Boswell won the Unbound 200 last year, beating a fellow former World Tour professional Laurens ten Dam by less than a second. “I thought I’d retired,” Boswell said. “I said to myself, ‘I’ll do this gravel thing for fun, but I’m not a pro athlete anymore.’ Now I’m finding myself more in the spotlight than I ever did on the Tour in Europe.”
Lauren De Crescenzo — a former member of the U.S. Road World Championships team and medalist at the 2018 USA Cycling Collegiate National Championship Road Race — finished first among women last year and second this year. She transitioned to gravel riding while she was working for the Centers for Disease Control and Prevention in Atlanta, a position she started six months before the onset of the pandemic.
“It was definitely a coping strategy,” she said. “I was on the White House Task Force. It was very stressful. I looked back at my data recently and realized I’d never ridden more at any point in my life. I had nothing else going on in my life besides work. I needed to escape to the dirt and gravel.”
De Crescenzo is among the many gravel riders who are reeling this month after learning of the shooting death of Anna Moriah Wilson. Wilson, who finished ninth in the Unbound 200 a year ago, was killed in Austin, where she had been visiting for a bike race. In Wilson’s honor, Unbound hosted a 12-mile memorial sunrise ride the day before the official race.
“Moriah was a fierce competitor and a kind soul,” De Crescenzo said. “This tragedy has made us all reflect on the way that gravel is this giant, weird family. The loss of one of us is a loss for all of us.”

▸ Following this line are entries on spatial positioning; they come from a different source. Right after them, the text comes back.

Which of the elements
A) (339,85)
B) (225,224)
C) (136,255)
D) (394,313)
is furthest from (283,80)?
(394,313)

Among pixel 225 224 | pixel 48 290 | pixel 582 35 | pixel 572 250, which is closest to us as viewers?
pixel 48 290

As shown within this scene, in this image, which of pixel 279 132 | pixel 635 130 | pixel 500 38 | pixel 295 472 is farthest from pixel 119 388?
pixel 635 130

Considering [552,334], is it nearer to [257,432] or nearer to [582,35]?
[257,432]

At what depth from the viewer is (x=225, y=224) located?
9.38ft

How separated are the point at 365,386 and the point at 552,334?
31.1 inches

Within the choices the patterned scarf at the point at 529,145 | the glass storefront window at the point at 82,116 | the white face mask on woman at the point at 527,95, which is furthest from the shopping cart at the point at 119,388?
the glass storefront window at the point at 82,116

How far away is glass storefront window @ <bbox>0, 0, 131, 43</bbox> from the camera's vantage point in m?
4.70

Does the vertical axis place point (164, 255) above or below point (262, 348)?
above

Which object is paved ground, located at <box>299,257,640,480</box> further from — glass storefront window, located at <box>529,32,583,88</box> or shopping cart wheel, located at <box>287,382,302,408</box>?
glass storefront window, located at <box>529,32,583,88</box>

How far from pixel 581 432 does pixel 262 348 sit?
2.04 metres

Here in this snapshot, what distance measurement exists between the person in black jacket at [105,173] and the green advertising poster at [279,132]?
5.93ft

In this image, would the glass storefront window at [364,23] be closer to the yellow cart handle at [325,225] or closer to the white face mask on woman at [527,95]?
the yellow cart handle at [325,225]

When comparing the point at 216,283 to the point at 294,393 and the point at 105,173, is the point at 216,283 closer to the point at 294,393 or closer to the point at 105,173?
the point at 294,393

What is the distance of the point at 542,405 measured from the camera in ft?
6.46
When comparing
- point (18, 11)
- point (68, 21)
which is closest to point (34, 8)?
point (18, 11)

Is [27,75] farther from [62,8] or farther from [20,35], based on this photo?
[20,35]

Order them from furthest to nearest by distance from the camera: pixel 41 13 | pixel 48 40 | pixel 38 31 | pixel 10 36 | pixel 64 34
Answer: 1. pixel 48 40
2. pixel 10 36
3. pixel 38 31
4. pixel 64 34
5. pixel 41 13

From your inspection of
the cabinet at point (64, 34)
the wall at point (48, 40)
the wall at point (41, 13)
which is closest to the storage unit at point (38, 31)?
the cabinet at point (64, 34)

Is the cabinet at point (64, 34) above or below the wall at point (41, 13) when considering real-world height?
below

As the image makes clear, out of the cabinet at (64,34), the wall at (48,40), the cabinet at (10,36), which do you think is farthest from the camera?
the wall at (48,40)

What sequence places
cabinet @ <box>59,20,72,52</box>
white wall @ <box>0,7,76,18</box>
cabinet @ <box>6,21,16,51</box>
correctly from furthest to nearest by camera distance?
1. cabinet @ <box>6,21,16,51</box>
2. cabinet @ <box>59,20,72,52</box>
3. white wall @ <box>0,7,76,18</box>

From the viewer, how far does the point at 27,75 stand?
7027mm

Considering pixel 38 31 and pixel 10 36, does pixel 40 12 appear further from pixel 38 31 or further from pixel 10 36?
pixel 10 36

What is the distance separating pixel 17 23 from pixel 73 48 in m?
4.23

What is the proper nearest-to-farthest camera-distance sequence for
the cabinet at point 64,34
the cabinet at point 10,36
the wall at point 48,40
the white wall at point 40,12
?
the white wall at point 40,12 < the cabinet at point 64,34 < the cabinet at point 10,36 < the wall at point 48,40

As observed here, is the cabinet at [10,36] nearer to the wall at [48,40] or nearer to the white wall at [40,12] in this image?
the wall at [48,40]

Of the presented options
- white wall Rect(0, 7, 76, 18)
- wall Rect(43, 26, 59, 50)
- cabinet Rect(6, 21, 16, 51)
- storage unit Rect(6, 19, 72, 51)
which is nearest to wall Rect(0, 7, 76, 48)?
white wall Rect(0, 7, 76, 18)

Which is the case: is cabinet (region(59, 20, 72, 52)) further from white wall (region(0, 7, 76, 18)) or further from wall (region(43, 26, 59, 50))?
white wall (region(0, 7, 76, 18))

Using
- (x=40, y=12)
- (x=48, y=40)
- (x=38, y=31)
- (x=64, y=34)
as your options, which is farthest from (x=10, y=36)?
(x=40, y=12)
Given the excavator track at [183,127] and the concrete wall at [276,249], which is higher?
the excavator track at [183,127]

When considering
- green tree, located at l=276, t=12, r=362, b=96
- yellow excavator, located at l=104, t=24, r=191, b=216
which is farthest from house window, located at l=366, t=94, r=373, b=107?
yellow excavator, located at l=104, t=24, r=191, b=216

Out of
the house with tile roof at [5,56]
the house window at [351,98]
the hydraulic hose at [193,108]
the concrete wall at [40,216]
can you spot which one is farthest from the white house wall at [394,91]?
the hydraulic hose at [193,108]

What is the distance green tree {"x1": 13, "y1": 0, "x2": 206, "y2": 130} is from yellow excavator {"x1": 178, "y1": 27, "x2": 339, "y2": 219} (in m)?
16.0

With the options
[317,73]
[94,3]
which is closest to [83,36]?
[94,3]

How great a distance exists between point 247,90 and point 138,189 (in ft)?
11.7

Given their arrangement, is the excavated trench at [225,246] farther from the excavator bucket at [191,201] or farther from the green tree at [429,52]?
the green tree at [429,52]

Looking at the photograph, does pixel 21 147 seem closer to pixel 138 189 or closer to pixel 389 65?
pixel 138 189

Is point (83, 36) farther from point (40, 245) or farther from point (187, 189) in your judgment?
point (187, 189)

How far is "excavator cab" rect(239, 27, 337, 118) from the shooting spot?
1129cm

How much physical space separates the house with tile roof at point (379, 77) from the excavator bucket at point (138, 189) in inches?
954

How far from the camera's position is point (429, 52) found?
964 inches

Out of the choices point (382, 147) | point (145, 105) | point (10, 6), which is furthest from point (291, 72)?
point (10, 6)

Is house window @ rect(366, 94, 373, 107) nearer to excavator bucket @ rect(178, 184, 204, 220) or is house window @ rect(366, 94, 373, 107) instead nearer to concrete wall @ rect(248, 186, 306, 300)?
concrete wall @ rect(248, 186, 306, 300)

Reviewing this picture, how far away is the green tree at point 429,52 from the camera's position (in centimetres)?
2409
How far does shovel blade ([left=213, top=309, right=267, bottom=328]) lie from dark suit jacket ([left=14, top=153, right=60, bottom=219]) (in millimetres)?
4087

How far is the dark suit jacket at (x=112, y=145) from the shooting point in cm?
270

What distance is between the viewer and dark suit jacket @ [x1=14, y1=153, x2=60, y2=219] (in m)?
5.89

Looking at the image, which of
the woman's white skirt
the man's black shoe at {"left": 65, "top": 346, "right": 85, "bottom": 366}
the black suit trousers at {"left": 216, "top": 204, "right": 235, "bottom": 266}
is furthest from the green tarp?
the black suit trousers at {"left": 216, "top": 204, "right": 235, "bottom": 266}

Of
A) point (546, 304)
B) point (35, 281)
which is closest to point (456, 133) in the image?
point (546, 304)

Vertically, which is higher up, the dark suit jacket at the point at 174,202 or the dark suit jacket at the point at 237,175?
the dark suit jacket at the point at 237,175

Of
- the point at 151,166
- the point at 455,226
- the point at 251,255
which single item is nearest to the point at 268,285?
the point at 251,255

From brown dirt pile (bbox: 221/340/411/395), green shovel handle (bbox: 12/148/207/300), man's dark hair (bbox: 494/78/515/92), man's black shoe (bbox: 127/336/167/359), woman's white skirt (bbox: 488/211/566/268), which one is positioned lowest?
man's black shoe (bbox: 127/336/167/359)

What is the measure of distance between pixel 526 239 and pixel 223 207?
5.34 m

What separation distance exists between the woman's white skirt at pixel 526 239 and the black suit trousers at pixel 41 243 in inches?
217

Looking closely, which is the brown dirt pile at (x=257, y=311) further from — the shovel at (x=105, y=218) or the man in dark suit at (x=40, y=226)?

For many riders, being on the bike is a form of relief that they refer to as “gravel therapy.” Riding isn’t just about physical health, but mental health also — it’s about breaking routines, finding new paths and pushing past psychological limits
Paulina Batiz, a single mother from Emporia, first started riding to support a colleague with cancer. She found that the rides were a way for her to work through some of the traumas she had faced in her life, from losing her father as a teenager to raising her daughters and caring for her younger brother by herself. This year, she became the first Emporia woman to complete the 200-mile race five times.
“It’s a release for me,” she said. “It’s a chance to work out the day’s issues or the problems I’m facing in my life. All my frustrations and anxiety get crushed up in that gravel.”
Most riders don’t go into events like Unbound hoping to win. They know that conditions on the course are unpredictable — at Unbound, temperatures sometimes tip past 100 degrees, and there is often rain or even hail — and they’re just hoping to finish. And to enjoy the company of a community of like-minded adventurers in the process.
Last year, Robins crossed the finish line of the 100-mile competition after 11 hours, 9 minutes and 3 seconds. They were the only nonbinary racer, but Unbound’s organizers still held a special podium ceremony for them. This year, Robins attempted the 200-mile race but wasn’t able to finish because of mechanical issues and injuries. However, they were overwhelmed with pride when they saw full podiums for the 100- and 200-mile races in the nonbinary categories.
“Gravel riding has become more about just athletic competitions,” Robins said. “We’re creating really powerful spaces and communities.”